◆ What is being asked: Write what comes next in the post below about moving the Tigger web server into a Xen virtual machine, starting after its last line.

◆ Text passage:
▼▼▼
Sunday, August 12th, 2007

Tigger is a web server with php, perl, mysql, etc.

I unpacked my model…

# cd /xen
# mkdir gopher
# cd gopher/
# tar xjvf ../debian-4.0-20070801.tar.bz2
debian-4.0.img
debian-4.0.xen3.cfg
debian.swap

The original partition layout:

/dev/hda2 on / type ext3 (rw,errors=remount-ro)
/dev/hda1 on /boot type ext3 (rw)
/dev/hdb1 on /home type ext3 (rw,errors=remount-ro)

Filesystem            Size  Used Avail Use% Mounted on
/dev/hda2             2.4G  1.2G  1.2G  51% /
/dev/hda1              45M  9.4M   33M  23% /boot
/dev/hdb1              29G  8.1G   19G  31% /home

I created LVMs and formatted them. This will be the new partition layout.

lvcreate -L1G -n tigger-usr VolGroup00 && \
lvcreate -L10G -n tigger-home VolGroup00 && \
lvcreate -L512M -n tigger-tmp VolGroup00 && \
lvcreate -L2G -n tigger-var VolGroup00 && \
lvcreate -L20G -n tigger-var-www VolGroup00
mkfs -t ext3 /dev/VolGroup00/tigger-usr
mkfs -t ext3 /dev/VolGroup00/tigger-home
mkfs -t ext3 /dev/VolGroup00/tigger-tmp
mkfs -t ext3 /dev/VolGroup00/tigger-var
mkfs -t ext3 /dev/VolGroup00/tigger-var-www

Although right now I have http in /home, I want to move it to /var/www so I will create a partition there large enough to accomodate it. First I will migrate the whole system. After everything works then I will move files around and change configuration. That way I only have one variable at a time.

This is the config file I will use. I just renamed the model and filled in the fields. I used the command from previous to generate a random MAC, leaving the first 3 bytes as the Xen vendor.

dd if=/dev/urandom bs=1 count=3 2>/dev/null | od -tx1 | head -1 | cut -d' ' -f2- | tr -d ' ' | tr '[a-f]' '[A-F]'

/xen/tigger/tigger.cfg

kernel = "/boot/vmlinuz-2.6-xenU"
memory = 512
name = "tigger"
vif = [ 'bridge=xenbr0,mac=00:16:3e:51:9A:81' ]
dhcp = "dhcp"
disk = ['file:/xen/tigger/debian-4.0.img,sda1,w'
, 'file:/xen/tigger/debian.swap,sda2,w'
, 'phy:VolGroup00/tigger-usr,sda3,w'
, 'phy:VolGroup00/tigger-home,sda4,w'
, 'phy:VolGroup00/tigger-tmp,sda5,w'
, 'phy:VolGroup00/tigger-var,sda6,w'
, 'phy:VolGroup00/tigger-var-www,sda7,w'
]
root = "/dev/sda1 ro"
ramdisk = "/boot/initrd-2.6-xenU.img"

I linked the config so it will autostart when owl boots.

ln -s /xen/tigger/tigger.cfg /etc/xen/auto/

And I started the vm

xm create -c tigger.cfg

192.168.0.211

I used the flip script to move the files to the partitions.
▲▲▲
◆ Data block:
▼▼▼
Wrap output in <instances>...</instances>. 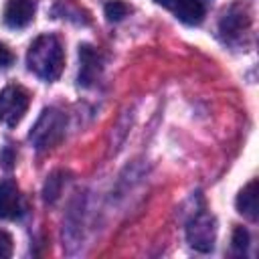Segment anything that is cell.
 <instances>
[{"label": "cell", "instance_id": "6da1fadb", "mask_svg": "<svg viewBox=\"0 0 259 259\" xmlns=\"http://www.w3.org/2000/svg\"><path fill=\"white\" fill-rule=\"evenodd\" d=\"M26 65L36 77L45 81L59 79L65 65L61 40L55 34H40L38 38H34L26 53Z\"/></svg>", "mask_w": 259, "mask_h": 259}, {"label": "cell", "instance_id": "7a4b0ae2", "mask_svg": "<svg viewBox=\"0 0 259 259\" xmlns=\"http://www.w3.org/2000/svg\"><path fill=\"white\" fill-rule=\"evenodd\" d=\"M65 127H67L65 113L57 107H47L30 132V142L36 150L53 148L63 140Z\"/></svg>", "mask_w": 259, "mask_h": 259}, {"label": "cell", "instance_id": "3957f363", "mask_svg": "<svg viewBox=\"0 0 259 259\" xmlns=\"http://www.w3.org/2000/svg\"><path fill=\"white\" fill-rule=\"evenodd\" d=\"M186 239H188L190 247L200 251V253L212 251L214 241H217V221H214V217L210 212H204V210L194 214L188 221Z\"/></svg>", "mask_w": 259, "mask_h": 259}, {"label": "cell", "instance_id": "277c9868", "mask_svg": "<svg viewBox=\"0 0 259 259\" xmlns=\"http://www.w3.org/2000/svg\"><path fill=\"white\" fill-rule=\"evenodd\" d=\"M30 103V95L20 85H8L0 91V121L6 125H16Z\"/></svg>", "mask_w": 259, "mask_h": 259}, {"label": "cell", "instance_id": "5b68a950", "mask_svg": "<svg viewBox=\"0 0 259 259\" xmlns=\"http://www.w3.org/2000/svg\"><path fill=\"white\" fill-rule=\"evenodd\" d=\"M249 24H251L249 12L243 6H231L223 14V18L219 22V30L229 42H235L249 30Z\"/></svg>", "mask_w": 259, "mask_h": 259}, {"label": "cell", "instance_id": "8992f818", "mask_svg": "<svg viewBox=\"0 0 259 259\" xmlns=\"http://www.w3.org/2000/svg\"><path fill=\"white\" fill-rule=\"evenodd\" d=\"M79 61H81V69H79V85L83 87H91L103 67V57L101 53L91 47V45H81L79 47Z\"/></svg>", "mask_w": 259, "mask_h": 259}, {"label": "cell", "instance_id": "52a82bcc", "mask_svg": "<svg viewBox=\"0 0 259 259\" xmlns=\"http://www.w3.org/2000/svg\"><path fill=\"white\" fill-rule=\"evenodd\" d=\"M164 8H168L178 20L186 24H200L204 18V6L200 0H156Z\"/></svg>", "mask_w": 259, "mask_h": 259}, {"label": "cell", "instance_id": "ba28073f", "mask_svg": "<svg viewBox=\"0 0 259 259\" xmlns=\"http://www.w3.org/2000/svg\"><path fill=\"white\" fill-rule=\"evenodd\" d=\"M22 210L24 204L18 186L8 178L0 180V219H16Z\"/></svg>", "mask_w": 259, "mask_h": 259}, {"label": "cell", "instance_id": "9c48e42d", "mask_svg": "<svg viewBox=\"0 0 259 259\" xmlns=\"http://www.w3.org/2000/svg\"><path fill=\"white\" fill-rule=\"evenodd\" d=\"M36 6L32 0H8L4 6V24L10 28H24L34 18Z\"/></svg>", "mask_w": 259, "mask_h": 259}, {"label": "cell", "instance_id": "30bf717a", "mask_svg": "<svg viewBox=\"0 0 259 259\" xmlns=\"http://www.w3.org/2000/svg\"><path fill=\"white\" fill-rule=\"evenodd\" d=\"M237 210L249 221H257V180H251L237 196Z\"/></svg>", "mask_w": 259, "mask_h": 259}, {"label": "cell", "instance_id": "8fae6325", "mask_svg": "<svg viewBox=\"0 0 259 259\" xmlns=\"http://www.w3.org/2000/svg\"><path fill=\"white\" fill-rule=\"evenodd\" d=\"M130 14V6L121 0H109L105 4V16L109 22H119Z\"/></svg>", "mask_w": 259, "mask_h": 259}, {"label": "cell", "instance_id": "7c38bea8", "mask_svg": "<svg viewBox=\"0 0 259 259\" xmlns=\"http://www.w3.org/2000/svg\"><path fill=\"white\" fill-rule=\"evenodd\" d=\"M231 243H233V249H235L237 253H243V251L249 247V233H247V229H243V227H235Z\"/></svg>", "mask_w": 259, "mask_h": 259}, {"label": "cell", "instance_id": "4fadbf2b", "mask_svg": "<svg viewBox=\"0 0 259 259\" xmlns=\"http://www.w3.org/2000/svg\"><path fill=\"white\" fill-rule=\"evenodd\" d=\"M12 255V237L6 231H0V259H8Z\"/></svg>", "mask_w": 259, "mask_h": 259}, {"label": "cell", "instance_id": "5bb4252c", "mask_svg": "<svg viewBox=\"0 0 259 259\" xmlns=\"http://www.w3.org/2000/svg\"><path fill=\"white\" fill-rule=\"evenodd\" d=\"M12 61H14L12 53L6 49V45L0 42V67H8V65H12Z\"/></svg>", "mask_w": 259, "mask_h": 259}]
</instances>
▲▲▲
◆ Task response:
./flip sda3 usr
./flip sda6 var

and mounted the empty directories by hand…

mount /dev/sda4 /home
mount /dev/sda5 /tmp
mount /dev/sda7 /var/www
chown www-data:www-data /var/www

Set the IP variable, imported /etc.

export IP='192.168.0.1'
# mkdir ~/etc
cp /etc/mtab ~/etc/ && \
cp /etc/init.d/makedev ~/etc/init.d/ && \
rsync -e ssh -avz root@$IP:/etc/* /etc/ && \
cp -R ~/etc/* /etc/

I remarked out mkdir because I have already created ~/etc in the model vm.

nano /etc/network/interfaces && mkdir -p ~/etc/network && cp /etc/network/interfaces ~/etc/network/

mkdir -p /var/www
rsync -e ssh -avz root@$IP:/var/www/* /var/www/
rsync -e ssh -avz root@$IP:/home/* /home/

To migrate MySQL, I stopped MySQL on the live server and ran

rsync -e ssh -avz $IP:/var/lib/mysql /var/lib/

I will reference my notes here I am sure kanga: Migrating MySQL

Next we are getting the package list from the running server and applying it to this one. In general, take the defaults to NOT change settings.

ssh $IP 'dpkg --get-selections' >~/selections.dpkg && \
apt-get update && \
dpkg --set-selections  < ~/selections.dpkg && \
apt-get dselect-upgrade

I started screen, then ran apt-get dselect-upgrade to start the process. Then I used Ctrl+a d to detach the screen. I can do other things, and disconnect from ssh. When I return I will screen -r to reattach and continue.

If you get “4gb seg fixup” errors, this will probably fix it.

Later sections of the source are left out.